**DOCUMENT TEXT**

##############################

On 2/15/22 1:43 PM, Bob Pearson wrote:
On 2/14/22 14:48, Bart Van Assche wrote:
On 2/14/22 12:25, Bob Pearson wrote:
It helps. I am trying to run blktests -q srp but I need to install
xfs first it seems. Do I need two nodes or can I run it with just
one?
XFS? All SRP tests use the null_blk driver if I remember correctly and hence don't need any physical block device. Some tests outside the SRP directory require xfstools but the SRP tests do not. If blktests are run as follows, XFS should not be required:
./check -q srp
Thanks,
Bart.
I am now able to reproduce what I think is the same trace you are seeing.
The first error is the warning:
[ 1808.574513] WARNING: CPU: 7 PID: 3887 at kernel/softirq.c:363 __local_bh_enable_ip+0xac/0x100
which is called from __local_bh_enable_ip()
void __local_bh_enable_ip(unsigned long ip, unsigned int cnt)

##############################

**WHAT TO WORK ON**
a. From the blktests thread, reproduce word for word the passage starting at "The first error" and ending at "called from __local_bh_enable_ip()".
b. Based on the blktests thread, state whether each of these agrees with it: (i) the SRP tests use the null_blk driver; (ii) the SRP tests require xfstools; (iii) the first error reported is a warning at kernel/softirq.c:363. Answer yes or no for each and quote the words that decide it.
c. Write the continuation of the blktests thread, picking up after its last line.

**INFORMATION PROVIDED**
##############################

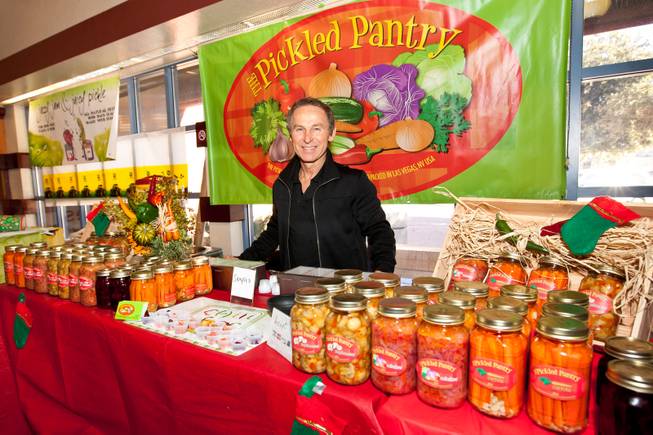 Nick Kreway is shown selling his pickled hot and spicy products from The Pickled Pantry booth at the Downtown Farmers' Market in Las Vegas Friday, December 20, 2013.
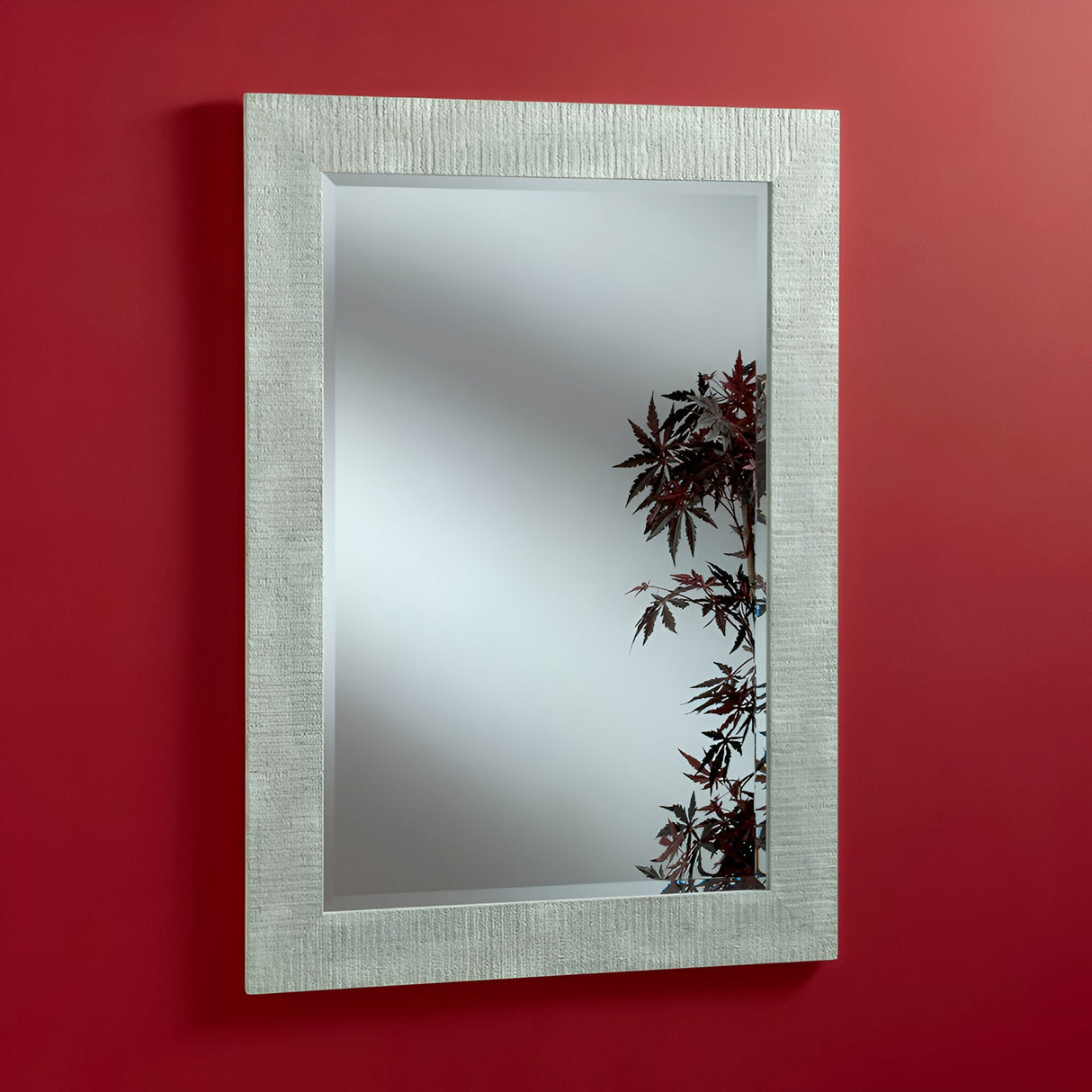 The Zennia Rectangle Wall Mirror in white, featuring a textured silver frame, perfectly elevates your home decor by reflecting red maple leaves against a smooth red wall.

##############################

**WRITTEN RESPONSES**
a.
The first error is the warning:
[ 1808.574513] WARNING: CPU: 7 PID: 3887 at kernel/softirq.c:363 __local_bh_enable_ip+0xac/0x100
which is called from __local_bh_enable_ip()

b.
(i) Yes: "All SRP tests use the null_blk driver if I remember correctly"
(ii) No: "Some tests outside the SRP directory require xfstools but the SRP tests do not."
(iii) Yes: "The first error is the warning:" and "WARNING: CPU: 7 PID: 3887 at kernel/softirq.c:363 __local_bh_enable_ip+0xac/0x100"

c.
{
WARN_ON_ONCE(in_irq());
lockdep_assert_irqs_enabled();
#ifdef CONFIG_TRACE_IRQFLAGS
local_irq_disable();
#endif
in lockdep_assert_irqs_enabled()
and this is in turn called from __rxe_add_index() which looks like
int __rxe_add_index(struct rxe_pool_elem *elem)
{
struct rxe_pool *pool = elem->pool;
int err;
write_lock_bh(&pool->pool_lock);
err = __rxe_add_index_locked(elem);
write_unlock_bh(&pool->pool_lock);
return err;
}
in the write_unlock_bh() call. This appears to complain if hardirqs are not enabled on the current cpu.
Let's suppose only NIC is involved at the moment, once NIC driver has
switched to NAPI which means no hard irq is enabled, is it possible?
This only happens if CONFIG_PROVE_LOCKING=y. The problem with all this is that the pool->pool_lock is never held by anyone
else except __rxe_add_index when the first error occurs. Perhaps someone else has disabled hard irqs and lets us gain
control of this cpu. If instead of _bh locks we use _irqsave locks in rxe_pool.c, which was the case a while ago
the test is different and passes. If you don't set CONFIG_PROVE_LOCKING this error does not happen.
Somehow just using _irqsave locks because it makes this error vanish doesn't seem right. There should be a root
cause that makes sense.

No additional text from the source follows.